Rehmat Ali: Coining the term ‘Pakistan’
- Choudhary Rehmat Ali, the “Founder of the Pakistan National Movement,” is credited with coining the term Pakistan.
- He published a pamphlet titled “Now or Never: Are we to live or perish forever?” on January 28, 1933.
- He made a strong “appeal on behalf of the thirty million Muslims of PAKISTAN who live in the five Northern Units of India… for recognition of their national status” in it.
- He emphasised the differences between himself and the other inhabitants of India, citing religious, social, and historical grounds.
- According to many historians, this is the origin of the concept of Pakistan, which would become mainstream by the 1940s.
Ali’s appeal
- Rehmat Ali’s appeal was also a criticism of the Nationalism wave.
- During the Third Round Table Conference, he distributed pro-Pakistan pamphlets (1932).
- He advocated for a separate, sovereign entity, fearing that the Muslim minority would be absorbed by the Hindu population under the proposed constitution.
- British India, in his opinion, was not the home of a single nation, but rather the designation of a State established by the British for the first time in history.
His idea of Pakistan
- Pakistan was the name Rehmat Ali gave to the “five Northern Provinces of India” – Punjab (P), North-West Frontier Province or the Afghan Province (A), Kashmir (K), Sindh (S), and Balochistan (tan).
- He’d refer to it as Pakistan.
- He argued that this region, with its “distinct marks of nationality,” would be “reduced to a minority of one in ten,” in a united Indian federation.
Exposition of the “Two Nation Theory”
- Rehmat Ali was a businessman, not a politician.
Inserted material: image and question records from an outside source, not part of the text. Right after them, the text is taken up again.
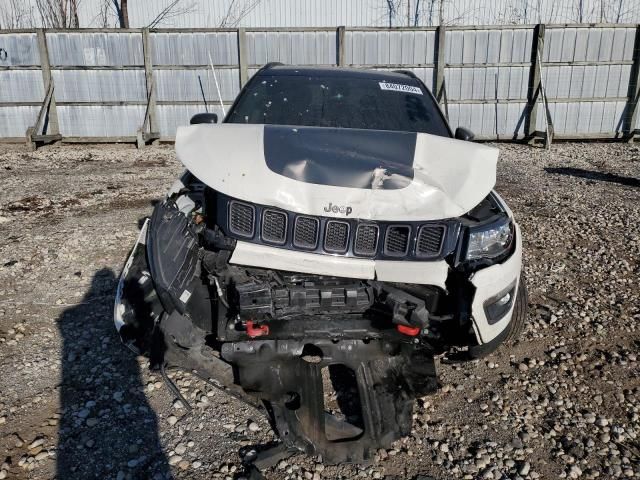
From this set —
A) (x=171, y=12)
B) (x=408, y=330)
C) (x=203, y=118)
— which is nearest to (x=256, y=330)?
(x=408, y=330)

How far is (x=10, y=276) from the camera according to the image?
4605mm

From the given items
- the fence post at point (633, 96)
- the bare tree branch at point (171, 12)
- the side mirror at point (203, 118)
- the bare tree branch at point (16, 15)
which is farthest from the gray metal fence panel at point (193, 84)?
the fence post at point (633, 96)

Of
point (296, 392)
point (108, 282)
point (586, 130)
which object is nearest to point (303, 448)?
point (296, 392)

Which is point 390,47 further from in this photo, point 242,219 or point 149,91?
point 242,219

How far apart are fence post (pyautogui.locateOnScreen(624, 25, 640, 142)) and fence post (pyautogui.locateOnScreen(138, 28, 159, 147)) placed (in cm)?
1115

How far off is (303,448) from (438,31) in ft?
37.1

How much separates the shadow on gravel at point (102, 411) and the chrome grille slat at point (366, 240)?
1393 millimetres

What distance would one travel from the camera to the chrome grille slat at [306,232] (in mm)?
2613

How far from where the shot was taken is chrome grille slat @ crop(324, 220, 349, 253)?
260cm

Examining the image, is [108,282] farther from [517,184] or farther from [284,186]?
[517,184]

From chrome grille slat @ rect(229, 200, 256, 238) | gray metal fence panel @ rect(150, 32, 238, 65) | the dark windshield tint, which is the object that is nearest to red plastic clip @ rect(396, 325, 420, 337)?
chrome grille slat @ rect(229, 200, 256, 238)

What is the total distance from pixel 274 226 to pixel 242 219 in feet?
0.58

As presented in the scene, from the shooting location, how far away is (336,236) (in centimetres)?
262

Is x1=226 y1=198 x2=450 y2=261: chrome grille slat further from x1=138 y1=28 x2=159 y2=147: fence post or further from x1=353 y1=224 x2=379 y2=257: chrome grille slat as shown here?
x1=138 y1=28 x2=159 y2=147: fence post
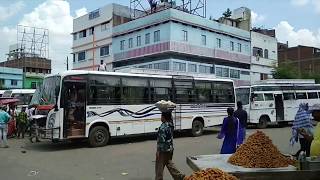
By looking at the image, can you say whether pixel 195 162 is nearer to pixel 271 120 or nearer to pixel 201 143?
pixel 201 143

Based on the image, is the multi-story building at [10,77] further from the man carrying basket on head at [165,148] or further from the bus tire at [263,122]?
the man carrying basket on head at [165,148]

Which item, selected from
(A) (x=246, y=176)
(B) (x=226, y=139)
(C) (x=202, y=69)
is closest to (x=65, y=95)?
(B) (x=226, y=139)

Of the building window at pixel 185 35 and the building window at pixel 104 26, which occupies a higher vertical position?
the building window at pixel 104 26

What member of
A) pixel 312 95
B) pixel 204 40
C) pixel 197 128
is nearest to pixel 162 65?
pixel 204 40

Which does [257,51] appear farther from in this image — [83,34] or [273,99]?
[273,99]

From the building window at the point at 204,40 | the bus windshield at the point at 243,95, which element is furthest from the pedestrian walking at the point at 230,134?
the building window at the point at 204,40

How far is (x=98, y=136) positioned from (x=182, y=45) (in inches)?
1277

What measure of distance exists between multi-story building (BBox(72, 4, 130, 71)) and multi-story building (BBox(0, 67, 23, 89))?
13.5 meters

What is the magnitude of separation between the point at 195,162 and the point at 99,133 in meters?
10.3

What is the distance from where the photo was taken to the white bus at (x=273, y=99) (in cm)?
2673

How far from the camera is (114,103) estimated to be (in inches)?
712

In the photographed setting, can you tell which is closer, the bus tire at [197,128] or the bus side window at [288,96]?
the bus tire at [197,128]

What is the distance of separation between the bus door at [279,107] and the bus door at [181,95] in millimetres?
8584

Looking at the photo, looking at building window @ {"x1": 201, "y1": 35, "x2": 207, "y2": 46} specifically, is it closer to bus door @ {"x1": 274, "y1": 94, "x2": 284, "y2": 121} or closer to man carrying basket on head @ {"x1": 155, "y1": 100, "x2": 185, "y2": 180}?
bus door @ {"x1": 274, "y1": 94, "x2": 284, "y2": 121}
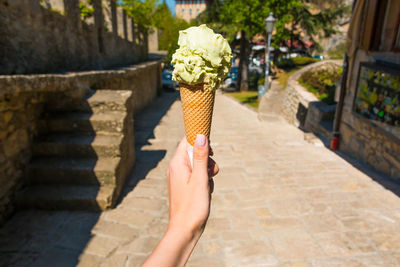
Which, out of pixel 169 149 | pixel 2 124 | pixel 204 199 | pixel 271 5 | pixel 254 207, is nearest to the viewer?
pixel 204 199

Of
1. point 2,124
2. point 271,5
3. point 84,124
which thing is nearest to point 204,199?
point 2,124

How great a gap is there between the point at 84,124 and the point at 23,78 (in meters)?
1.60

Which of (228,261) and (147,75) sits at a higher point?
(147,75)

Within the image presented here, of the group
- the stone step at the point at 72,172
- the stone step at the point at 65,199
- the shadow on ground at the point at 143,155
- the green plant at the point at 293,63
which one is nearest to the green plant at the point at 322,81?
the green plant at the point at 293,63

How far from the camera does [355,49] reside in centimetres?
648

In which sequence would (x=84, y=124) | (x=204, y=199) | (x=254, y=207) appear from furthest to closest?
(x=84, y=124) < (x=254, y=207) < (x=204, y=199)

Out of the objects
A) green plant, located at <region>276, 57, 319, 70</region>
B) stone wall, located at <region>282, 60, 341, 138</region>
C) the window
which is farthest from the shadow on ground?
green plant, located at <region>276, 57, 319, 70</region>

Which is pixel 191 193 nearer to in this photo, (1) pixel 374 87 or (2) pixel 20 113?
(2) pixel 20 113

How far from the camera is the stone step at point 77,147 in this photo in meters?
4.38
Ali’s dream became a reality in 1947.
- He also did not spend much of the 1930s and 1940s in the subcontinent, when the struggle for Pakistan was taking shape.
- His only contribution to Pakistan is his writings and ideas.
- Unlike Iqbal, who is better known as the philosopher who inspired the creation of Pakistan, Ali’s work was limited to a much smaller audience.
- However, it was crucial in the formation of Pakistan.
- His work contains the most radical exposition of the “Two Nation Theory,” which was later popularised by Jinnah and the Muslim League.
How Jinnah overtook Rehmat Ali?
- After Jinnah fell out with the Congress in 1937, things began to change.
- Rahmat Ali’s articulation of Pakistan found its way into mainstream discourse as the leader’s rhetoric became increasingly separatist.
- The famous Lahore Resolution was passed at the Muslim League’s Lahore session in 1940.
- It advocated for the geographical contiguous units in Muslim-majority areas of India’s “North-Western and Eastern Zones of India” to be grouped together to form Independent States.
- While this resolution did not mention “Pakistan,” Jinnah’s ideas were similar to those of Rahmat Ali.
- Between 1940 and 1943, Jinnah and other Muslim League leaders began using the term “Pakistan” in their speeches and correspondence.